Steve Jobs’s position as a director of Disney is being questioned as the company’s annual shareholder’s meeting takes place in Salt Lake City today.
The AFL-CIO federation of labor unions has already voted against his re-election, citing his absences for health reasons and full-time responsibilities as Chief Executive of Apple. They own 3.8 million shares in Disney, compared to the 138 million Steve Jobs received when Disney took over Pixar. He’s the company’s largest shareholder, in fact.
Advisory firm Institutional Shareholder Services says he’s attended “less than 75%” of meetings in three of the past four years and that this “raises questions about his ability to fulfill his responsibilities as a director of the company.”

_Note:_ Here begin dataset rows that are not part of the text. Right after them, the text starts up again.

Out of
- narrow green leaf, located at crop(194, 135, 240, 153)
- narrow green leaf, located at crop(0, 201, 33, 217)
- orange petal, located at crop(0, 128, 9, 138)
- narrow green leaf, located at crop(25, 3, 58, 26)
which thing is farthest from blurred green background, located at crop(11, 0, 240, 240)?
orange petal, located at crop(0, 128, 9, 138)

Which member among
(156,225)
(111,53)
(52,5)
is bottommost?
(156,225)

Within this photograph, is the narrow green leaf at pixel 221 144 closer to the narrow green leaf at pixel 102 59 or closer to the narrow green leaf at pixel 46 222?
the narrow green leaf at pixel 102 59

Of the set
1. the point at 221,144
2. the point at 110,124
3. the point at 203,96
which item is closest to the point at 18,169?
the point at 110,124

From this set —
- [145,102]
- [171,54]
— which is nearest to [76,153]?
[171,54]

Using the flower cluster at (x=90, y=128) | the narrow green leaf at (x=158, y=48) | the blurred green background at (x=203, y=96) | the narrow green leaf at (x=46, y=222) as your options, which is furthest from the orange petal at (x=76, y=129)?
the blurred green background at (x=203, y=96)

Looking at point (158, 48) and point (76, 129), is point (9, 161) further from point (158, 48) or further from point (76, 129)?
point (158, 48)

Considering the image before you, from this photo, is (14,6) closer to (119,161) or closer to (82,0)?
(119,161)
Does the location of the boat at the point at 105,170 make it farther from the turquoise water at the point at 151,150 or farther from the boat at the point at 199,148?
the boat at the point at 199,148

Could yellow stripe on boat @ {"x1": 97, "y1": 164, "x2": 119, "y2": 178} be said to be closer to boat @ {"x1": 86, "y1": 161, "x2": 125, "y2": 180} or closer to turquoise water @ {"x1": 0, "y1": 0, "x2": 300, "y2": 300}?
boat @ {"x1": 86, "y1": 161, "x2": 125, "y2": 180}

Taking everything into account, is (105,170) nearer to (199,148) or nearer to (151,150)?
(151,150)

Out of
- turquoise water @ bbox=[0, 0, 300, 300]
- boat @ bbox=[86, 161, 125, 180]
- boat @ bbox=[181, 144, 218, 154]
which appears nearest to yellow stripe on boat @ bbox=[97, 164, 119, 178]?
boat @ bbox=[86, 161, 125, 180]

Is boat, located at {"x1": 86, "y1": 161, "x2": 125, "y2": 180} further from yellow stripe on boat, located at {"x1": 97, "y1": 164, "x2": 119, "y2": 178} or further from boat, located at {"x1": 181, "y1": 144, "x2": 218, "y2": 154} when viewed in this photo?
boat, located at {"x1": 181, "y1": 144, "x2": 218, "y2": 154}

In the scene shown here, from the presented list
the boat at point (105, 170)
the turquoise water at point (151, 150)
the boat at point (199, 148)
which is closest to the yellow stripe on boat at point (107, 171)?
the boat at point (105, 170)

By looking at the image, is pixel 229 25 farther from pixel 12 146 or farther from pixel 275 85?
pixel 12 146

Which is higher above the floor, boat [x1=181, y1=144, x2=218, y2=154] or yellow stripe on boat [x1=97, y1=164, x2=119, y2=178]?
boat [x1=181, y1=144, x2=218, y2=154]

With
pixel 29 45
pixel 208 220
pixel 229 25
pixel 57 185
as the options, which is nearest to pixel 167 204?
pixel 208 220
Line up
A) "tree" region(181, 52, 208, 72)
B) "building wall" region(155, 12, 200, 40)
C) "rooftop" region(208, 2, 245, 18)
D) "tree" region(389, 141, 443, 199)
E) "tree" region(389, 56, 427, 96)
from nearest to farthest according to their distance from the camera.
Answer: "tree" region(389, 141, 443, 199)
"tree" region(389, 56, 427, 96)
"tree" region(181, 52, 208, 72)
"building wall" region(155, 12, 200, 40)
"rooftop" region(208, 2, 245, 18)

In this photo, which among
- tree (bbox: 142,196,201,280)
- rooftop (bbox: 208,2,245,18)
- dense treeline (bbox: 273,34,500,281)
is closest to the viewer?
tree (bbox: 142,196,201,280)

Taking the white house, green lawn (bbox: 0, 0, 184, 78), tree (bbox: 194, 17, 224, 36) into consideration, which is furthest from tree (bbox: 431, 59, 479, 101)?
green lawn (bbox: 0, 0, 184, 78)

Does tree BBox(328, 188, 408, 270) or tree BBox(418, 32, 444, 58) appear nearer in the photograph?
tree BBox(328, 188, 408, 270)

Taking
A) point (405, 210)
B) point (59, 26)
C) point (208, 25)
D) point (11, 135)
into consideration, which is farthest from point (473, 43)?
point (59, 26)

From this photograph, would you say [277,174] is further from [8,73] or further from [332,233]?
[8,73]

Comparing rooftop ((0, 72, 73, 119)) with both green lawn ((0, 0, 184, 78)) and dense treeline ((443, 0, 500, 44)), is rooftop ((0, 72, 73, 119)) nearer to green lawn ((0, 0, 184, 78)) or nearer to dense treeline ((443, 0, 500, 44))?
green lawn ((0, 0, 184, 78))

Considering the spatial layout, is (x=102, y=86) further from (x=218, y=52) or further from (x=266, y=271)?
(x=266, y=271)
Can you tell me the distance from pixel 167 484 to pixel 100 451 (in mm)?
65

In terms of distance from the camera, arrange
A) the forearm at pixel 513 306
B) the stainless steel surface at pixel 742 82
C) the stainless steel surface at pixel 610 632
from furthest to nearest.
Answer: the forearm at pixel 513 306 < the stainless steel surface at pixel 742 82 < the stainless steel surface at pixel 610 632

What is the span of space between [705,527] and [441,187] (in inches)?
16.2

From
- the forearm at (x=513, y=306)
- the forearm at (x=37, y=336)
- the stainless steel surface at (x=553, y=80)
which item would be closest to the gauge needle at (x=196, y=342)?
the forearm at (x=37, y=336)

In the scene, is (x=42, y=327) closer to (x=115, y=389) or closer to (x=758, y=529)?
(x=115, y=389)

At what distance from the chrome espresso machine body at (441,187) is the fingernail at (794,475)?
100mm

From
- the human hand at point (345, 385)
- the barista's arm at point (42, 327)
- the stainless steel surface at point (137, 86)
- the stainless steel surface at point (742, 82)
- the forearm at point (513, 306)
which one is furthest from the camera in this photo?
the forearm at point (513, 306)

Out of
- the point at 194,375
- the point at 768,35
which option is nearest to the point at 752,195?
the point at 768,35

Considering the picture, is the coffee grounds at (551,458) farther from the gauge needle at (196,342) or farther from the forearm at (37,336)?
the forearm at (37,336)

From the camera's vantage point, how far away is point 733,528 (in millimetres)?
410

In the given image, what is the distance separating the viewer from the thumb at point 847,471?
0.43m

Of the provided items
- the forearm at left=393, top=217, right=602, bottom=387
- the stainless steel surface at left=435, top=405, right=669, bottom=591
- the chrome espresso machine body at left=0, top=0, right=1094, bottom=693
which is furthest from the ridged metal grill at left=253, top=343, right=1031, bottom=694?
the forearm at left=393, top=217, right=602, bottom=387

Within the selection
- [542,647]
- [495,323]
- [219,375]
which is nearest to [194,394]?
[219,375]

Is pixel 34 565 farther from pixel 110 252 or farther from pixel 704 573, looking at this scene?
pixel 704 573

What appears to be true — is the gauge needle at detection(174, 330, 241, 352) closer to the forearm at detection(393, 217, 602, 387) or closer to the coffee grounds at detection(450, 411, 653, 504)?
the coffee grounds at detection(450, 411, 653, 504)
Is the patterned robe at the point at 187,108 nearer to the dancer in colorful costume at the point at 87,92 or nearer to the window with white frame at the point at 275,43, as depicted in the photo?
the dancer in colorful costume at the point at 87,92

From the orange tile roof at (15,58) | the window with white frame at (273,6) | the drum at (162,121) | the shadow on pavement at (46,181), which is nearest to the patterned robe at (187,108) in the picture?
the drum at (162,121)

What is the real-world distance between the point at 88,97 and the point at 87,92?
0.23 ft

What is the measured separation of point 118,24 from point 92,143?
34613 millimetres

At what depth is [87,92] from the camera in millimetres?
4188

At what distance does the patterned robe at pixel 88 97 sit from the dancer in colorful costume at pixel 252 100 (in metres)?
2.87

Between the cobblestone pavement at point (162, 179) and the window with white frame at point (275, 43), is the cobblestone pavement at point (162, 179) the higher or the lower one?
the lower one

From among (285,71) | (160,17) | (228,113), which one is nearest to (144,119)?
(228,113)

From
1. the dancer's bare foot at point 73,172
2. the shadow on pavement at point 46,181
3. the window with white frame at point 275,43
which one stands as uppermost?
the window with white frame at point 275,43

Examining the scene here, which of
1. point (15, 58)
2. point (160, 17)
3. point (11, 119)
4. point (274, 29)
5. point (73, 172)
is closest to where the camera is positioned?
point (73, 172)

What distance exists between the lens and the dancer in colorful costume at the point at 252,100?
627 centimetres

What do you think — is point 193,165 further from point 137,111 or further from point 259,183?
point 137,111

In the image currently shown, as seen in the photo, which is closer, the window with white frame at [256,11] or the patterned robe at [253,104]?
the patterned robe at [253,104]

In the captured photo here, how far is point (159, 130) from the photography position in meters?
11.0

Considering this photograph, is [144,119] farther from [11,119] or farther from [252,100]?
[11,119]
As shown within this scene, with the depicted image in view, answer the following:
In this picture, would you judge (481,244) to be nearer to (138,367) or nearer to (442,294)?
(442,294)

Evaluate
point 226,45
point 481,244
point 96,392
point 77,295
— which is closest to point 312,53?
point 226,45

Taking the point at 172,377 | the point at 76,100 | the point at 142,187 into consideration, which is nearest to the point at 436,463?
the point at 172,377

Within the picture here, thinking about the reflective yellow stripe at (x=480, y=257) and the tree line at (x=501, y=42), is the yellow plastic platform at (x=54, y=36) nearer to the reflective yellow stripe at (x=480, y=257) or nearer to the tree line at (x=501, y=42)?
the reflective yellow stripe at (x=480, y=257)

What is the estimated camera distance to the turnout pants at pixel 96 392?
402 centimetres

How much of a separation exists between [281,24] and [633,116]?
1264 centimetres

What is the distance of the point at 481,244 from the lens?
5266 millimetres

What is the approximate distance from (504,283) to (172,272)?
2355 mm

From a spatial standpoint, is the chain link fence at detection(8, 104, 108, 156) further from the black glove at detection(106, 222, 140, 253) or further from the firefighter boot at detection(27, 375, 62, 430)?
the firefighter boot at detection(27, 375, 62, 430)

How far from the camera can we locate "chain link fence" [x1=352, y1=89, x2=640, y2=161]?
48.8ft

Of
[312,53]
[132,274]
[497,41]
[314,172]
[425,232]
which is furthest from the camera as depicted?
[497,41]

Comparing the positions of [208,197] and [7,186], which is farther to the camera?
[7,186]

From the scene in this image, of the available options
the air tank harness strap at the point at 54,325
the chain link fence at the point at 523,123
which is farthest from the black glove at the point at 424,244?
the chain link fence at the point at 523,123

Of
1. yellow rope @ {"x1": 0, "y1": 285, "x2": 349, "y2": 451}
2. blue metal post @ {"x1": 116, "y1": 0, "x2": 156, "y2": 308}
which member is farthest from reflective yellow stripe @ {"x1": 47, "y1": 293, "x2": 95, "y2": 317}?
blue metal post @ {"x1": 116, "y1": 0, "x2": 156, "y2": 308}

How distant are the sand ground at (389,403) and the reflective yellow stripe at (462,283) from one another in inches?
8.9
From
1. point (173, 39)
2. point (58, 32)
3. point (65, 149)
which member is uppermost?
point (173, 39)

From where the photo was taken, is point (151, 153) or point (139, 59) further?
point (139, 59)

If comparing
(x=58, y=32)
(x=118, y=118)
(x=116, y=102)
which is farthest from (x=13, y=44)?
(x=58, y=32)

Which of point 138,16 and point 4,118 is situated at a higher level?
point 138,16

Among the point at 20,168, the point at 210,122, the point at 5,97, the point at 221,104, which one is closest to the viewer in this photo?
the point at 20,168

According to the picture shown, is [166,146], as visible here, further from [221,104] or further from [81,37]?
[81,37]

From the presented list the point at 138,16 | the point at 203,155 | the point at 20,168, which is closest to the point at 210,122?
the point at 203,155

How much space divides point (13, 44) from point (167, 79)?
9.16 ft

Jobs was diagnosed with pancreatic cancer in 2004 and received a liver transplant in 2009, and he has been on medical leave from Apple since January this year. Disney admitted in a regulatory filing that month that his health problems had hampered his ability to attend board meetings.
That said, Jobs’s influence on Disney does seem to have been valuable to the company. His experience with the highly successful Apple retail stores has been welcomed by Disney, and many cite his influence as being one of the reasons behind Disney’s early forays into the world of digital distribution.
And, frankly, it’s hard to imagine many companies that wouldn’t welcome Steve Jobs as one of their directors. Don’t expect to see other shareholders voting against him.